## [Instructions for the task]
Revise the part of the PCRE binding text that opens with the words containing "The objective of" and closes with "of the string.", replacing "burden" with "heavy load".

## [Text excerpt]
· · · ·

This is an old revision of the document!


The Context

PCRE is a popular C-library that implements regular expression pattern matching using the same syntax and semantics as Perl 5. PCRE means Perl Compatible Regular Expressions. The site of this library is pcre.org

Within Gnat, there are Ada library for regular expressions : Unix-style : GNAT.Regexp, GNAT.Regpat and Spitbol-like : GNAT.Spitbol.

As an alternative, interfacing with PCRE will show some techniques for dealing with a C library.

Abstract of header file pcre.h

Using version 8.02 of the file The header file is quite long, we will just use 2 types and 4 operations, so what we need is just

/* Types */
 
struct real_pcre;                 /* declaration; the definition is private  */
typedef struct real_pcre pcre;
 
#ifndef PCRE_SPTR
#define PCRE_SPTR const char *
#endif
 
/* The structure for passing additional data to pcre_exec().  */
 
typedef struct pcre_extra {
 
/* record components we will not access */
} pcre_extra;
 
/* Indirection for store get and free functions */
PCRE_EXP_DECL void  (*pcre_free)(void *);
 
/* Exported PCRE functions */
 
PCRE_EXP_DECL pcre *pcre_compile(const char *, int, const char **, int *,
                  const unsigned char *);
PCRE_EXP_DECL int  pcre_exec(const pcre *, const pcre_extra *, PCRE_SPTR,
                   int, int, int, int *, int);
PCRE_EXP_DECL pcre_extra *pcre_study(const pcre *, int, const char **);

Interface of the thin binding

The objective of the interface is to hide the dependancy from the package Interfaces.C. and the types exposed by the interface are : Integer, String, Pcre_Type, Pcre_Extra_type, and also System.Address.

The types Pcre and Pcre_Extra are opaque pointers and should not be accessible outside the interface so they are made private. No operation on the components of pcre_extra are necessary, so pcre and pcre_extra are implemented as System.address.

In Gnat, a string is implemented with the bounds and afterwards the content of the string and we must pass to the C code a pointer to char. To avoid the function Interfaces.C.New_String, which makes a new copy of the data (when the data weight 50 Mb it's a burden), the trick is to point to the first element of the Ada String, and give the address of the first element of the string.

The Ada interface for PCRE replicates the specifications of Gnat.Regex : 2 phases (compile / match) instead of 3 phases in pcre.h (compile/study/exec)

Some Ada extra :

An exception if something goes wrong, and Null values to check the validity of any opaque pointer (it could be replaced by a function Is_Valid).

· · · ·

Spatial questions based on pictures

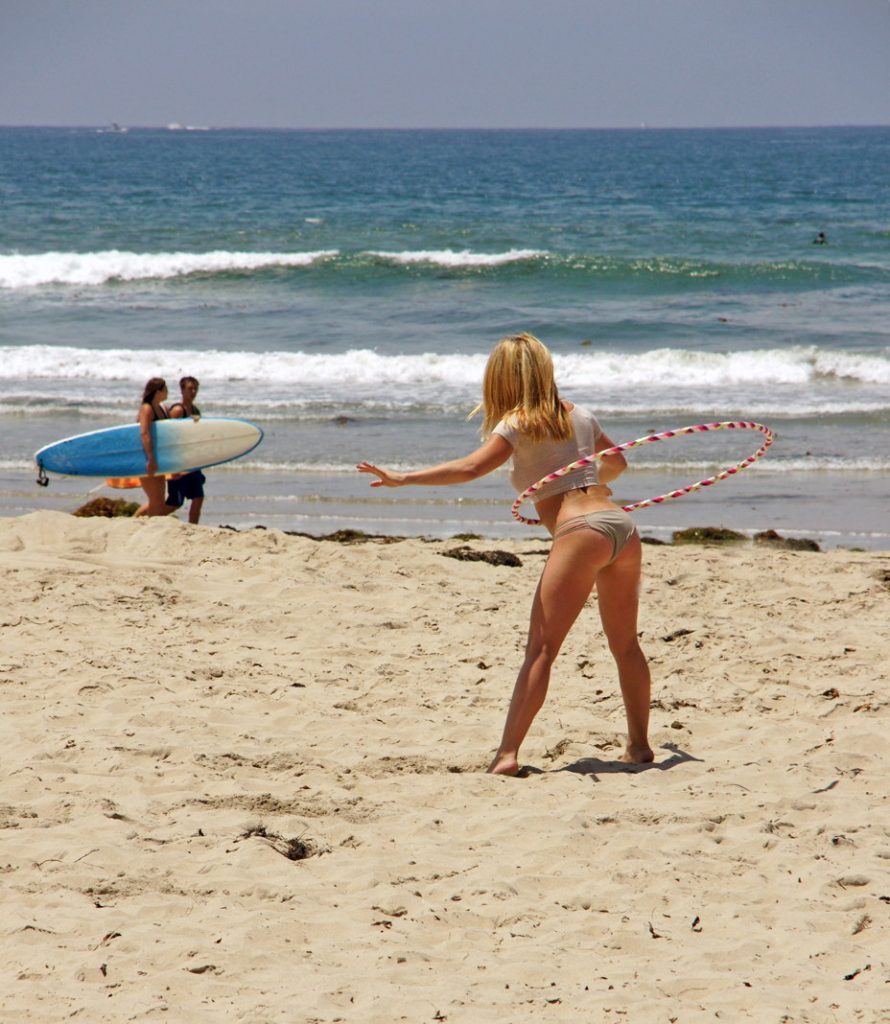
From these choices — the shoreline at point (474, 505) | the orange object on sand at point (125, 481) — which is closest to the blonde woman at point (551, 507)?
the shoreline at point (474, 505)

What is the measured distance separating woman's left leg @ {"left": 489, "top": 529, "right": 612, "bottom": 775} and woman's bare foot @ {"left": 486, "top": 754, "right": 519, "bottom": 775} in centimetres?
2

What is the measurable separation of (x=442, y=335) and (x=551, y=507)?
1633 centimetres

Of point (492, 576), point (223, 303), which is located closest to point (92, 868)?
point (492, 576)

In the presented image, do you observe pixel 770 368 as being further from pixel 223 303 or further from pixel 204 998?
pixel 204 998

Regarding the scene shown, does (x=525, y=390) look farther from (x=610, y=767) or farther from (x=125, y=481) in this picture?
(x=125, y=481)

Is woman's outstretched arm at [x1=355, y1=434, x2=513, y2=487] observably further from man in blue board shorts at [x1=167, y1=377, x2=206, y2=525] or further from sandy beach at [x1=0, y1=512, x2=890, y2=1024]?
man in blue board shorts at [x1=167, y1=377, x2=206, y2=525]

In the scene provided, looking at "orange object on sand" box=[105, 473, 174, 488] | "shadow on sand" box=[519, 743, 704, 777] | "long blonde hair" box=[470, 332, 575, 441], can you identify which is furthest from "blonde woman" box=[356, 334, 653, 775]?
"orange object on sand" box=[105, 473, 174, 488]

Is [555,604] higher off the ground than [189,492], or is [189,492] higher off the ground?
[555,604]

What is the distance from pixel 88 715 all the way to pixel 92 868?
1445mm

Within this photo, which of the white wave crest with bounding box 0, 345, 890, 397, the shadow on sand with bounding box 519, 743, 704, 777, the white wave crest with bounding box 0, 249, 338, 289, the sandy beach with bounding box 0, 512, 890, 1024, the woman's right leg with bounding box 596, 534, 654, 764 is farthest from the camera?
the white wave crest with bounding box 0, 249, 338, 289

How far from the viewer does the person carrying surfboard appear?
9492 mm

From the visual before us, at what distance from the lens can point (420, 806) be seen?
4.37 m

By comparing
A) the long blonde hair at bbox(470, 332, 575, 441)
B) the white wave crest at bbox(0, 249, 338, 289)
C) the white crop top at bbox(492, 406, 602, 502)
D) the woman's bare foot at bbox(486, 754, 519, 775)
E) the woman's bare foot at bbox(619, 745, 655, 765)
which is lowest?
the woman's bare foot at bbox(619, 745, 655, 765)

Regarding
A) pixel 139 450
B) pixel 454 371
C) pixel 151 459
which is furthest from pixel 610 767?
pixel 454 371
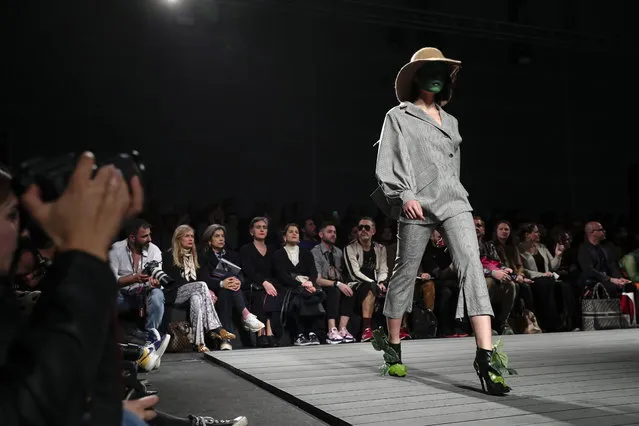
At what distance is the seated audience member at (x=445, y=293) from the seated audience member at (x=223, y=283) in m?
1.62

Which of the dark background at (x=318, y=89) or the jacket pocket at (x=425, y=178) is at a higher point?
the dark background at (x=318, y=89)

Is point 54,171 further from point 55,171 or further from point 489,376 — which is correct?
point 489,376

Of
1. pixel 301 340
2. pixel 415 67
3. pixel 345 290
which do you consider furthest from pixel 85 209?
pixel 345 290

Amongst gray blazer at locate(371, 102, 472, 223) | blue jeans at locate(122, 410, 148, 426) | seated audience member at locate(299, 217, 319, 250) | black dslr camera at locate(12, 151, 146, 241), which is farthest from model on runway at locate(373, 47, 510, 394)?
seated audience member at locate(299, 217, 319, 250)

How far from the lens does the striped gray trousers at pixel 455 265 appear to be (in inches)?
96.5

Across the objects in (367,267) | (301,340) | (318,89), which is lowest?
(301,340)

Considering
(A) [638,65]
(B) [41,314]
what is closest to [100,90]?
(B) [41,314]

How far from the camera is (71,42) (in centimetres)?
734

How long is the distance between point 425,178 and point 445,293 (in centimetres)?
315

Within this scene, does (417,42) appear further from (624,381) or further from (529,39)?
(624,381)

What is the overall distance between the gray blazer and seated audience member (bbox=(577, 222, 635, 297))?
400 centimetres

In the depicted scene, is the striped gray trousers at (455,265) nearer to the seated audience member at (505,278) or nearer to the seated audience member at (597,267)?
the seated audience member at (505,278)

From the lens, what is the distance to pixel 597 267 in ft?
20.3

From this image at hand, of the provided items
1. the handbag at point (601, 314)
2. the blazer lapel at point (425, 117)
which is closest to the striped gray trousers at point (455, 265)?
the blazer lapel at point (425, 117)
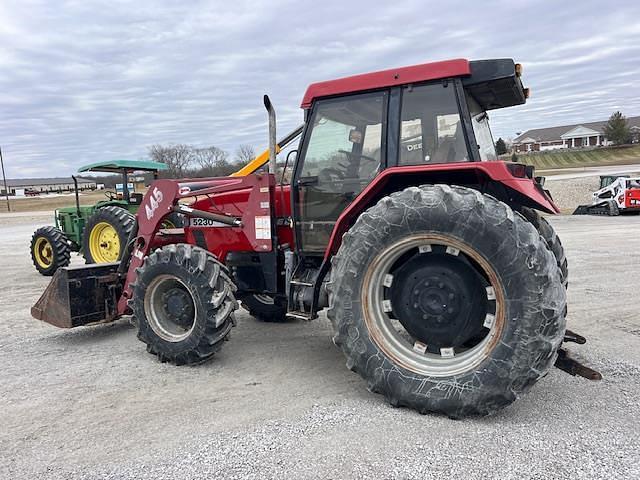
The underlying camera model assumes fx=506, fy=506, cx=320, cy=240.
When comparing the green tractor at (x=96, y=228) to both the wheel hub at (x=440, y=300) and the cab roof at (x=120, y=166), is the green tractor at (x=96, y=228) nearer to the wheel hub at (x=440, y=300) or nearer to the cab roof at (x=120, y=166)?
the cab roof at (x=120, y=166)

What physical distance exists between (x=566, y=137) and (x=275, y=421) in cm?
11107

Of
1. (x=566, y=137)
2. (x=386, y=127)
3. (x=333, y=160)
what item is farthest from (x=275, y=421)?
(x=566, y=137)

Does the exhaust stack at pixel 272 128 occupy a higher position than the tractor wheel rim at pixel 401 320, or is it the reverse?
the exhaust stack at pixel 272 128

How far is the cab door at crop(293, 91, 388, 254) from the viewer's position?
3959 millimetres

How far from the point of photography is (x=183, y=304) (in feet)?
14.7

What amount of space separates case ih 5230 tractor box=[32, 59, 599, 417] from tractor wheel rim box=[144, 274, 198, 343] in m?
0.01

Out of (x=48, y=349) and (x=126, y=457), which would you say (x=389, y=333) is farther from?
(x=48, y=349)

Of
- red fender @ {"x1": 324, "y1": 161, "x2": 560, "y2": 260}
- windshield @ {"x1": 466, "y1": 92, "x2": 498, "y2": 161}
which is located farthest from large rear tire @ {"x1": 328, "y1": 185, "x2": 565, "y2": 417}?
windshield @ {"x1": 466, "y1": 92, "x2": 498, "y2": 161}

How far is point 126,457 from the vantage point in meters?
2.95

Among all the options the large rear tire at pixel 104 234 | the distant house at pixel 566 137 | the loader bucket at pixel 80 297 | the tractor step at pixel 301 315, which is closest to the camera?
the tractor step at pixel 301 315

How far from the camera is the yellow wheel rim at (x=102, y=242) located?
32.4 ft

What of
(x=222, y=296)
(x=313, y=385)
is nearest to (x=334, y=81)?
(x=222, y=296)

· · · ·

## [Solution below]
The objective of the interface is to hide the dependancy from the package Interfaces.C. and the types exposed by the interface are : Integer, String, Pcre_Type, Pcre_Extra_type, and also System.Address.

The types Pcre and Pcre_Extra are opaque pointers and should not be accessible outside the interface so they are made private. No operation on the components of pcre_extra are necessary, so pcre and pcre_extra are implemented as System.address.

In Gnat, a string is implemented with the bounds and afterwards the content of the string and we must pass to the C code a pointer to char. To avoid the function Interfaces.C.New_String, which makes a new copy of the data (when the data weight 50 Mb it's a heavy load), the trick is to point to the first element of the Ada String, and give the address of the first element of the string.